Prepararnos a la liturgia (Notas de espiritualidad litúrgica - XII)
Si queremos sacar fruto y alimentar el alma, si deseamos santificarnos y elevarnos a Dios, si buscamos el rostro de Cristo en la liturgia y glorificar a la santa Trinidad, el ex opere operantis de toda liturgia debe estar bien activo: habremos de prepararnos a la liturgia.
Hay una actividad espiritual privada como preparación a la liturgia, de modo que el alma se disponga convenientemente y así vivir la liturgia con unción, participando realmente de corazón plena, consciente y activamente.
Comencemos a ver la preparación remota: penitencia y purificación.
La virtud de la penitencia debe acompasar los pasos del alma y purificarnos para acercarnos al Misterio de Dios en la liturgia. Recordemos: “¿Quién puede subir al monte del Señor? ¿Quién puede estar en el recinto sacro?” (Sal 23). De cualquier manera no se puede estar en presencia del Señor. Dios mismo, con un serafín, purificó a Isaías para estar ante Él (cf.

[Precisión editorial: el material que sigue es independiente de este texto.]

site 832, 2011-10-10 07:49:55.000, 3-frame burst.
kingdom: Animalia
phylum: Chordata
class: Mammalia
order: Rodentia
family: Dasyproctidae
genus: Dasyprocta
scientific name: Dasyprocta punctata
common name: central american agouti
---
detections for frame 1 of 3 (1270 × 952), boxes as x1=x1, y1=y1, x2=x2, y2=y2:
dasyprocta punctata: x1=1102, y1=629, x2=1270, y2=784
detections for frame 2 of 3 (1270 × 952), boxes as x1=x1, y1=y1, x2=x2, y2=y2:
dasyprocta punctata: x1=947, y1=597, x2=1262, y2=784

Is 6,1s), hombre de labios impuros.
La liturgia requiere en el alma la penitencia y la purificación:
“La liturgia, como toda espiritualidad, en primer lugar debe preocuparse de establecer al cristiano en aquel estado de pureza interior necesario para emprender el camino de la espiritual ascensión hacia Dios y para ir disponiéndole a las diversas comunicaciones. Dada nuestra condición de pecadores, el primer fruto de la gracia en un alma deberá ser siempre el perdón y la purificación, y para lograrlo deberá suscitar previamente el humilde reconocimiento de la propia condición de pecador, el profundo pesar por sus culpas y por sus tendencias perversas y el sincero deseo de un efectivo retorno a Dios. Es la actitud espiritual que se concreta con el nombre de compunción” (Brasó, G., Liturgia y espiritualidad, Barcelona 1956, 259-260).

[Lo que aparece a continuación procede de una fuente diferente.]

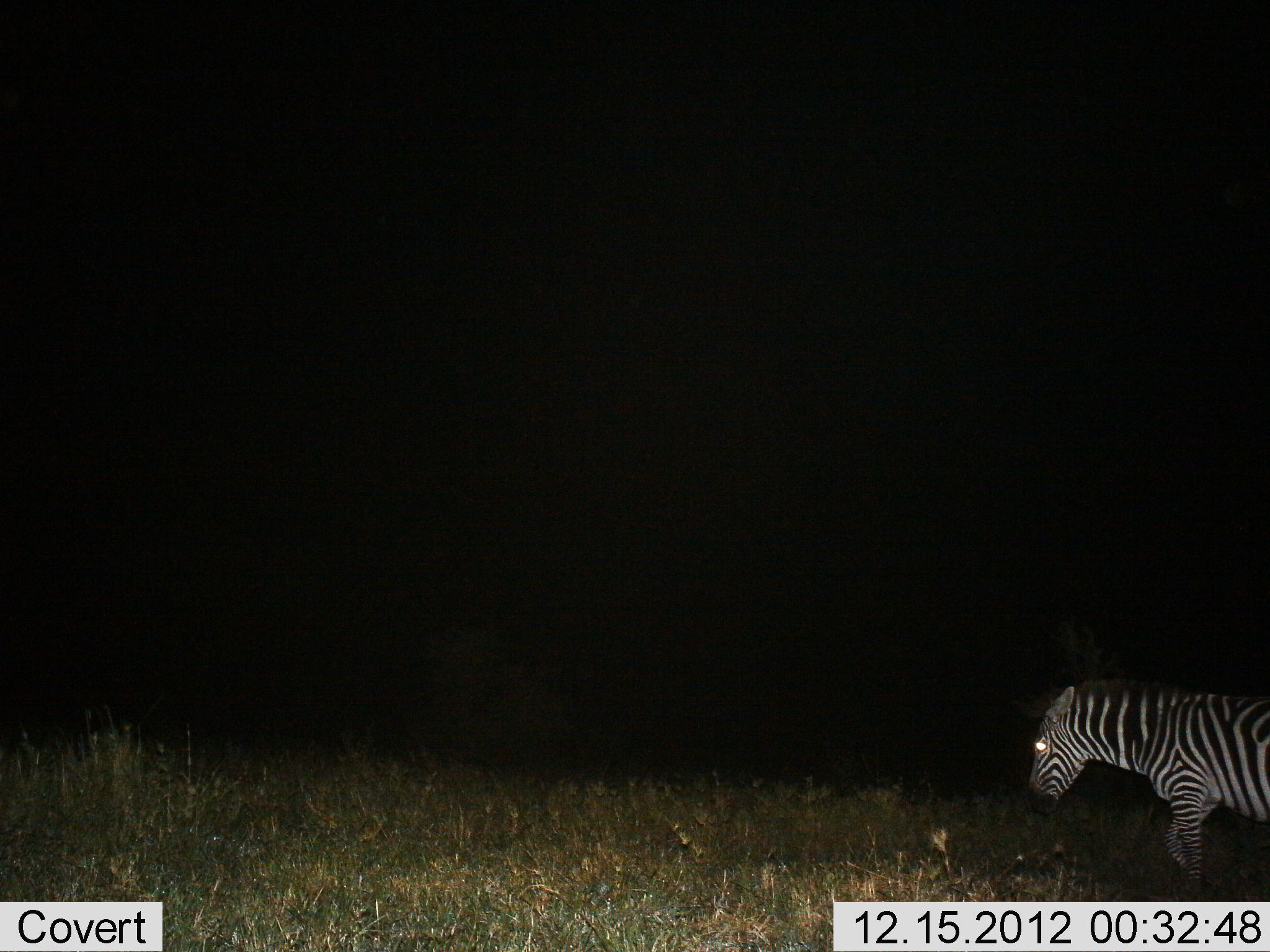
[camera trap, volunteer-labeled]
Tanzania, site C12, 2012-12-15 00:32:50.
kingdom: Animalia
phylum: Chordata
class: Mammalia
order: Perissodactyla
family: Equidae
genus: Equus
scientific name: Equus quagga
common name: plains zebra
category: zebra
Zebra (plains zebra) (Equus quagga), count 1. Behavior (volunteer vote fractions): standing 9%, resting 0%, moving 91%, interacting 0%. Young present (vote fraction): 0%. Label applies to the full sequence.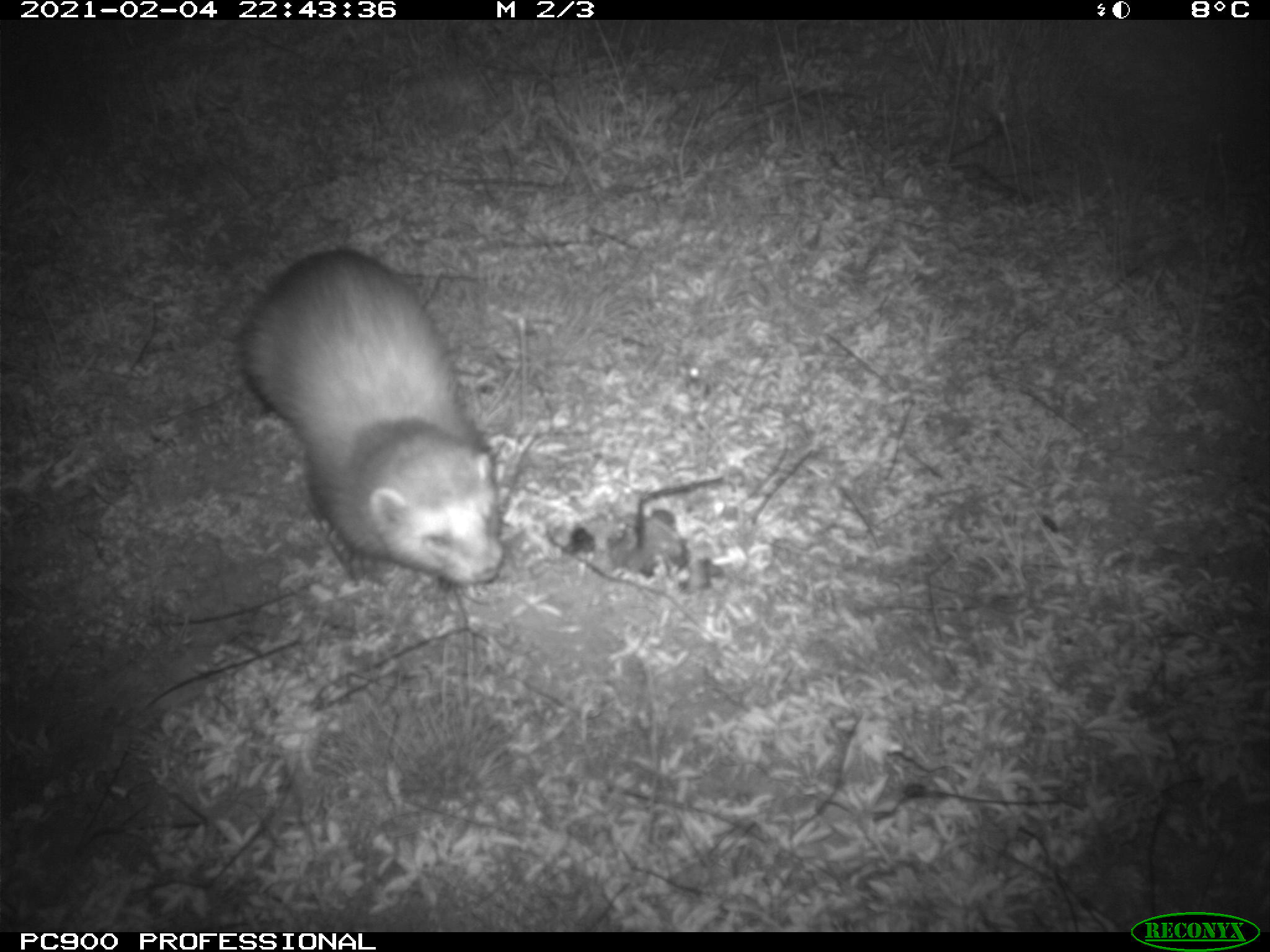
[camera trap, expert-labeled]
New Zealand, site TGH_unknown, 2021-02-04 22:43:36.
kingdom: Animalia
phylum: Chordata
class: Mammalia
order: Carnivora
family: Mustelidae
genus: Mustela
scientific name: Mustela furo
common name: ferret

La compunción del alma debería ser lo habitual: reconocimiento de la santidad de Dios y del propio pecado y desorden interior pidiéndole gracia. La liturgia lo potencia arrojando luz sobre lo que somos. “La liturgia, fuente eficaz de la gracia, presencia y comunicación del misterio de Jesucristo, por esta sola realidad que llena al alma de luz sobrenatural y lo establece en la verdad hace al cristiano profundamente humilde y le lleva al sincero reconocimiento de su condición de pecador y de las posibilidades de cometer el mal que esta su condición supone” (Brasó, p 260).
Todo el conjunto de la liturgia, sus ritos y textos, conducen a este fin:
- Junto al altar o sobre él, está la cruz, recordándonos la entrega sacrificial del Señor por nuestros pecados.

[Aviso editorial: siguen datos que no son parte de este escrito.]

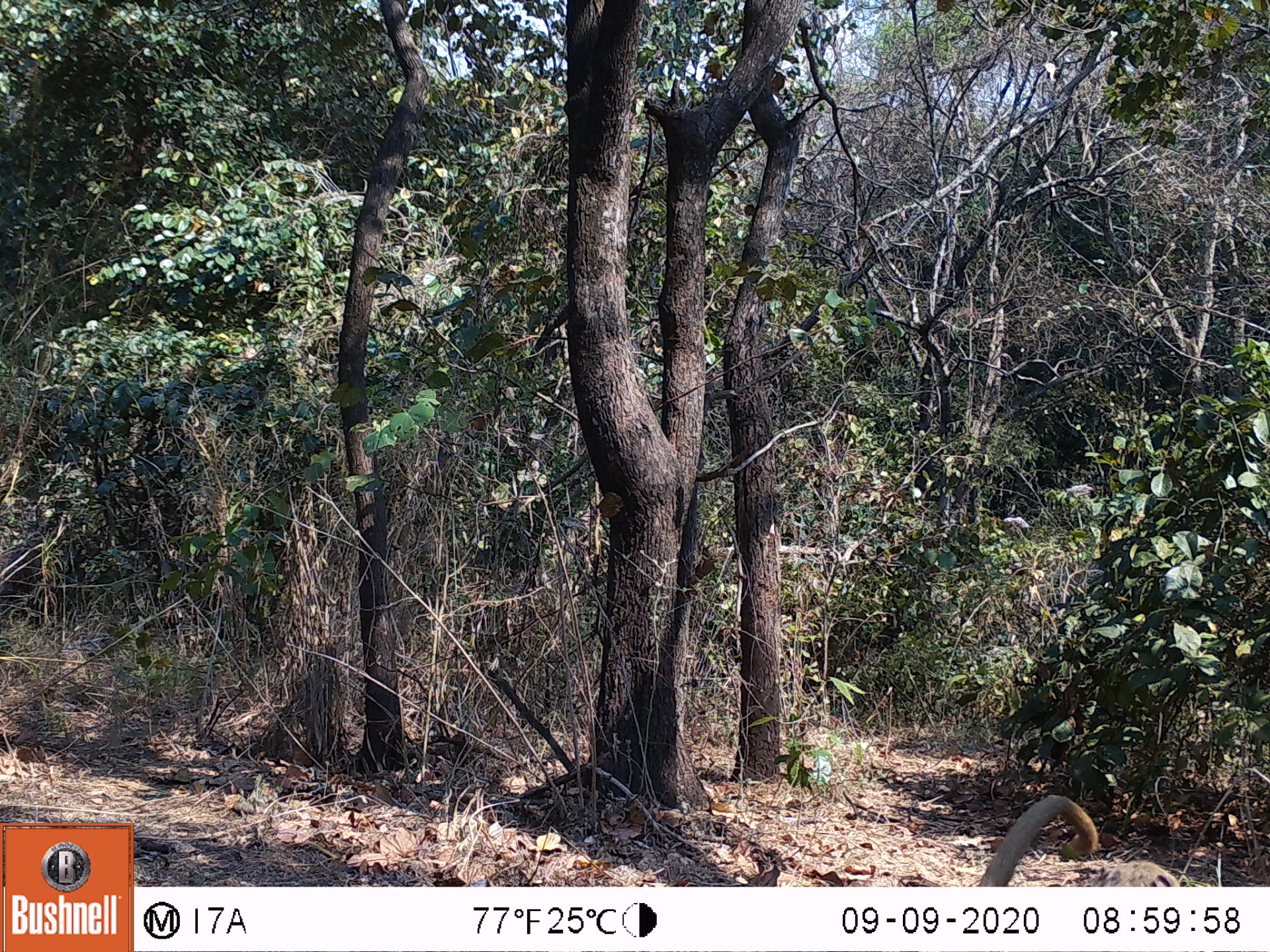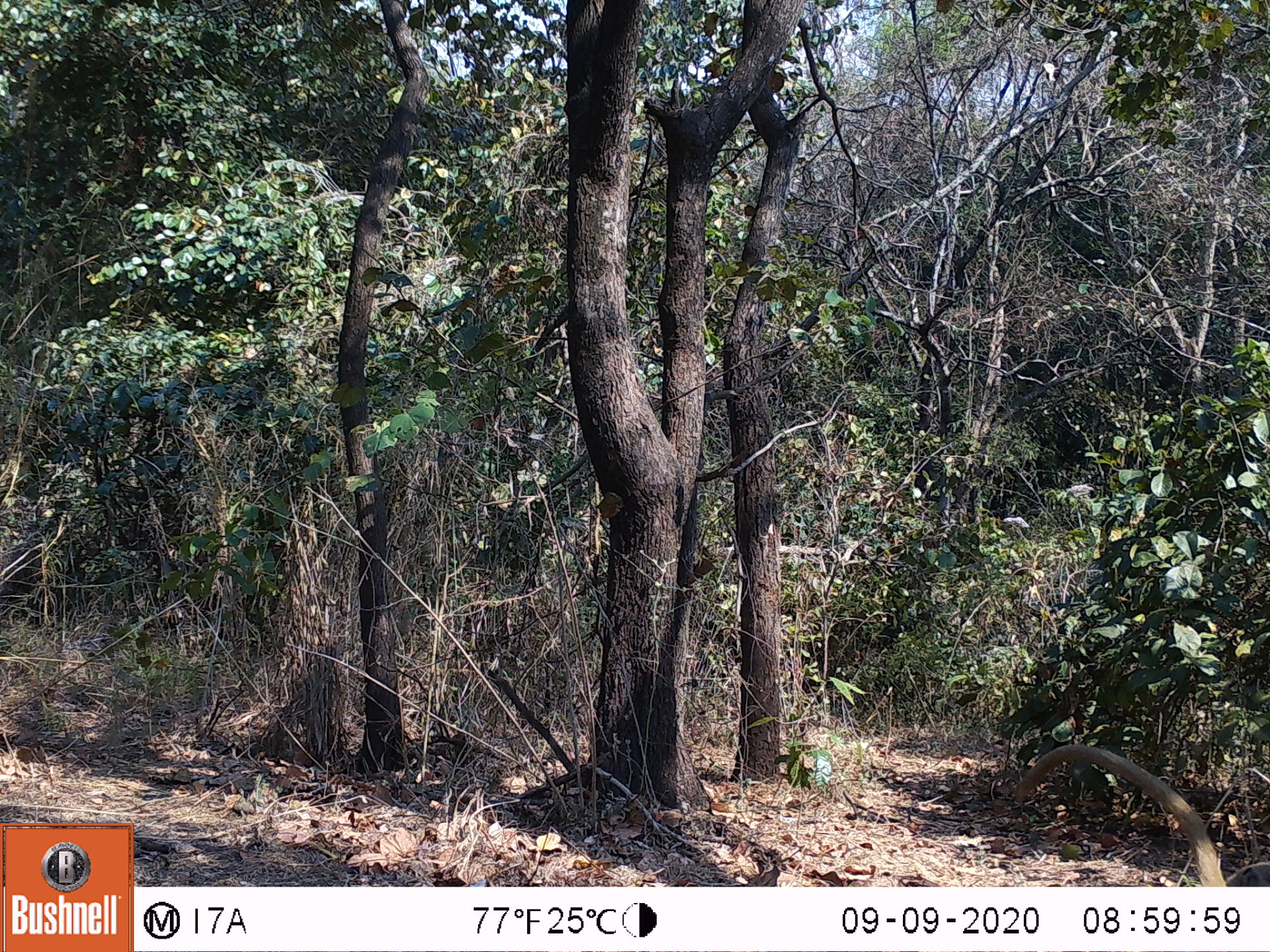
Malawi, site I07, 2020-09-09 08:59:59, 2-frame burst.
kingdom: Animalia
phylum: Chordata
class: Mammalia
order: Primates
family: Cercopithecidae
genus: Papio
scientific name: Papio cynocephalus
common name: yellow baboon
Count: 1.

- Cada Misa es el memorial de su pasión y muerte, la redención de las almas. ¡Qué contraste entre el amor de Dios y nuestro pecado! ¡Qué necesidad tan grande de expiar, de reparar, de completar en nuestra parte lo que falta a la pasión de Cristo (cf. Col 1,24)!
- La santa Misa comienza habitualmente por el acto penitencial; bien vivido, nos desvela nuestra realidad personal, y en Completas, al final de la jornada, examen de conciencia y acto penitencial. Es realismo existencial que evita que nos engañemos.
- La frecuencia del sacramento de la Penitencia es igualmente pedagógica, además de santificante El itinerario sacramental nos educa: examen de conciencia, dolor de los pecados, propósito de enmienda, decir los pecados al confesor y cumplir la penitencia. Es un camino penitencial que nos ayuda a conocer la maldad del pecado y sus raíces en el corazón, expiar y reparar.
- En Laudes, los viernes, cantamos el salmo 50, el Miserere, dejando que el alma se empape de sus sentimientos y confiese su culpa al Señor; además las preces de Laudes de los viernes poseen ese carácter penitencial y reparador.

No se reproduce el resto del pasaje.